DICTATURE ET AUTORITARISME AVANT LES ÉLECTIONS ET APRÈS LES ÉLECTIONS D’ABORD

Avant les élections, l’équipe présidentielle sortante peut être tentée de créer une situation empêchant la constitution de listes concurrentes notamment chez les professeurs, moins nombreux que les autres enseignants, en ne permettant pas la réunion de représentants de tous les grands secteurs disciplinaires... Cela permet à un nombre limité de professeurs de rafler l’ensemble des sièges à pourvoir au conseil d’administration. Manifestement contraire à deux principes constitutionnels, la liberté des suffrages et l’exigence de pluralisme des courants d’idées et d’opinions, cette situation permise par la loi elle-même est jugée légale par les juridictions administratives. La constitutionnalité même de l’article L-719-1 du code de l’éducation est douteuse.
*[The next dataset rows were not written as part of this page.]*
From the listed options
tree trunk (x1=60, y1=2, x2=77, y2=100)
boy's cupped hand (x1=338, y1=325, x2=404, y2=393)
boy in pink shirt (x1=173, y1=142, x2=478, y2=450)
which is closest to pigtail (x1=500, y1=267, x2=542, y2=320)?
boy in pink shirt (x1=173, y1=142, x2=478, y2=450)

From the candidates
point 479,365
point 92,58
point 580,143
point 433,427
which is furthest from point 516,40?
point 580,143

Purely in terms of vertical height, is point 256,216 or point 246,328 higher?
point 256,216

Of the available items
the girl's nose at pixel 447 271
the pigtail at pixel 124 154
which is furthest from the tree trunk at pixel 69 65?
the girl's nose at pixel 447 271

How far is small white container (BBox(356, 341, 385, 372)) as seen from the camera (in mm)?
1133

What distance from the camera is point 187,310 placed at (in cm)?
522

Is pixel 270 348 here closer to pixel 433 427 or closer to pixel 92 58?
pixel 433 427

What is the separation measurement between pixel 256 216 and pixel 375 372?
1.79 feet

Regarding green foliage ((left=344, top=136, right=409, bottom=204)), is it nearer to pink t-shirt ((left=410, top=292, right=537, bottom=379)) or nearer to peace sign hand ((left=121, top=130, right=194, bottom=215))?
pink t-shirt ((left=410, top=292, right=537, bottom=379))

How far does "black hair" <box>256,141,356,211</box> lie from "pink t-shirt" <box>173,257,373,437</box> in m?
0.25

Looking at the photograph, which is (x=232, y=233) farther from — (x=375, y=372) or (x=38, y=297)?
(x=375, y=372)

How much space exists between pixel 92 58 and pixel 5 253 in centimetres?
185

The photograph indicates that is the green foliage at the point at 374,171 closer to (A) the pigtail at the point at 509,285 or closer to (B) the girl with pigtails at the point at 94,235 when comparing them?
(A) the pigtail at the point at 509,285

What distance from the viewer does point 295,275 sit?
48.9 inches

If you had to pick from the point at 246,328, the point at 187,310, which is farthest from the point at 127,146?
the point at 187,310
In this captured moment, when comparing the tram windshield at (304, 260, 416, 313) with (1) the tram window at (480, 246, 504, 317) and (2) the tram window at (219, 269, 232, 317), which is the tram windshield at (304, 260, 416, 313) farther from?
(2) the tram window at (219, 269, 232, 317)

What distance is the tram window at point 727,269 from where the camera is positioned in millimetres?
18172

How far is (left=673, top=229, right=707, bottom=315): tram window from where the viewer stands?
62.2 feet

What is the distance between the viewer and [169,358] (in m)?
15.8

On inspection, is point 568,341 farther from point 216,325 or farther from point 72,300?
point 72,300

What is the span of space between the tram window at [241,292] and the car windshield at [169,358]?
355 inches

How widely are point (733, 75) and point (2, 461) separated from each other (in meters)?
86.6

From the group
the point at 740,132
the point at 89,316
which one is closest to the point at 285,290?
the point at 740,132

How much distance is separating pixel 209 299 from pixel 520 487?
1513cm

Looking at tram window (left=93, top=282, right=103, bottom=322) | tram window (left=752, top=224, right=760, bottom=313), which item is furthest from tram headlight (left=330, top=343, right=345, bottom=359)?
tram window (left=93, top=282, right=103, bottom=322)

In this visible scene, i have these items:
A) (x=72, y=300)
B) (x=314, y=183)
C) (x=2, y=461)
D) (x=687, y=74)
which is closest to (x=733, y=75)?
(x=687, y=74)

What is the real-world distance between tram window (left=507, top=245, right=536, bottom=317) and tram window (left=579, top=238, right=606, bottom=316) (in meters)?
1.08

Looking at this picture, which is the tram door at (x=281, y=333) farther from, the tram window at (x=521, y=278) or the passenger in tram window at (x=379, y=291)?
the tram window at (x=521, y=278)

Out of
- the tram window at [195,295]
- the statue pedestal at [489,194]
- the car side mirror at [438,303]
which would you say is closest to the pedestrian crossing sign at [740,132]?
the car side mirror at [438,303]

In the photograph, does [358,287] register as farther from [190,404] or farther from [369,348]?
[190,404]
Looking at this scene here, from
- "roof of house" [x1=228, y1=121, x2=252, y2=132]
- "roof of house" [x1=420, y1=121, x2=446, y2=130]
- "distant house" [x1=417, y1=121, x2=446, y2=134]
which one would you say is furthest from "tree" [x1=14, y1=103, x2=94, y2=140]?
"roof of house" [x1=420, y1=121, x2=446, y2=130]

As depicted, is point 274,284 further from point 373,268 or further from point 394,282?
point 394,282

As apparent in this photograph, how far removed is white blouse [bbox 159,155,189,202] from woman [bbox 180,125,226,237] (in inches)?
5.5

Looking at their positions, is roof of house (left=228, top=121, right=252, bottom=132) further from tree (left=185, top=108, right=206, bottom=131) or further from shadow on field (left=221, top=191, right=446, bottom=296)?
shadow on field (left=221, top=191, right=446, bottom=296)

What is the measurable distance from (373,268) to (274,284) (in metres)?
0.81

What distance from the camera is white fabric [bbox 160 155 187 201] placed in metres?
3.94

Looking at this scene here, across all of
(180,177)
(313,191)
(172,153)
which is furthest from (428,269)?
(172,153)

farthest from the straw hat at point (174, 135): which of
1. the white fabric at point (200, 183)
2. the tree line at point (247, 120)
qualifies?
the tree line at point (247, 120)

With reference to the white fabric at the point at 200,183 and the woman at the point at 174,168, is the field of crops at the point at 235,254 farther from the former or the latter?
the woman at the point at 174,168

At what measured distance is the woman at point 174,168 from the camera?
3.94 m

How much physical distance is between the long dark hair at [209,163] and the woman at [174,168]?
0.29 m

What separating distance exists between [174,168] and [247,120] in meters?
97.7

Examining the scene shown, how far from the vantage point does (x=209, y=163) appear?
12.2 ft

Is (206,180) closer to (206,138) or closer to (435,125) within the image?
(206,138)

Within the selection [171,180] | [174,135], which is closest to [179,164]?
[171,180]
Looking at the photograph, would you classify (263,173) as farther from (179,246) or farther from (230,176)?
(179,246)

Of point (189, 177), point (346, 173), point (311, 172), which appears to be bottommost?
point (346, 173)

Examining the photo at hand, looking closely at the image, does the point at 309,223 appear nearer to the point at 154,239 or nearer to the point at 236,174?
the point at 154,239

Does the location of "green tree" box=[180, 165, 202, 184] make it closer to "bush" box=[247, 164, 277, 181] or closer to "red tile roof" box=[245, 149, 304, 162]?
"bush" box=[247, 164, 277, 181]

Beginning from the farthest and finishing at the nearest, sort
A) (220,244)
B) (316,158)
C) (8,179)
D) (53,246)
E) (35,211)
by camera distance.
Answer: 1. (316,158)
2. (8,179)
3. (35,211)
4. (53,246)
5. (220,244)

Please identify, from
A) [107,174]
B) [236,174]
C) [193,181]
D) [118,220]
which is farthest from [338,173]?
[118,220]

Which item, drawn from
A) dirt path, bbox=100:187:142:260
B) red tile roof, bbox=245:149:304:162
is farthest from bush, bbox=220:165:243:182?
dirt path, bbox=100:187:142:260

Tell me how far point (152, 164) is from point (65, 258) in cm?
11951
Par ailleurs, même en cas d’existence d’une liste concurrente, la prime tueuse accordée à la liste arrivée en tête accorde à celle-ci un nombre de sièges totalement disproportionné au regard des rapports des forces et des résultats des votes. Dans les conseils d’administration composés de 30 membres où le nombre de sièges réservés au collège des professeurs est de 7 comme pour le collège des autres enseignants, un nombre minime d’écart de voix entre deux listes (entre 3 et 10 par exemple) donnera 6 sièges à chacune des listes arrivées en tête et 1 seul siège à chacune des listes arrivées secondes.

Après les élections, l’équipe qui arrive ainsi à monopoliser l’ensemble des pouvoirs au conseil d’administration ne dispose pas d’une véritable opposition institutionnelle et sera tentée d’imposer sa loi au mépris des idées et des positions défendues par les listes battues.

La brutalité de ce système ne favorise guère ni la recherche du consensus ni le dialogue. Elle renforce le clivage entre des blocs opposés.

Il est urgent de réviser la loi en apportant trois modifications importantes. La première est de rééquilibrer les pouvoirs en renforçant les prérogatives du conseil scientifique et du conseil des études et de la vie universitaire. La deuxième est de permettre, pour l’élection des membres universitaires et chercheurs du conseil d’administration, la constitution de listes qui représentent deux grands secteurs disciplinaires au moins à l’image de ce qui est permis dans le collège des étudiants. La troisième est de supprimer la prime injuste accordée à la liste arrivée en tête pour l’élection des membres élus du conseil d’administration.

La démocratie ne peut être réduite à l’efficacité de gouvernement. Elle n’est pas seulement le gouvernement de la majorité mais aussi le respect des minorités. La démocratie universitaire sera d’autant plus efficace qu’elle sera juste et équilibrée.

Joël Andriantsimbazovina est aussi président du Cercle des constitutionnalistes.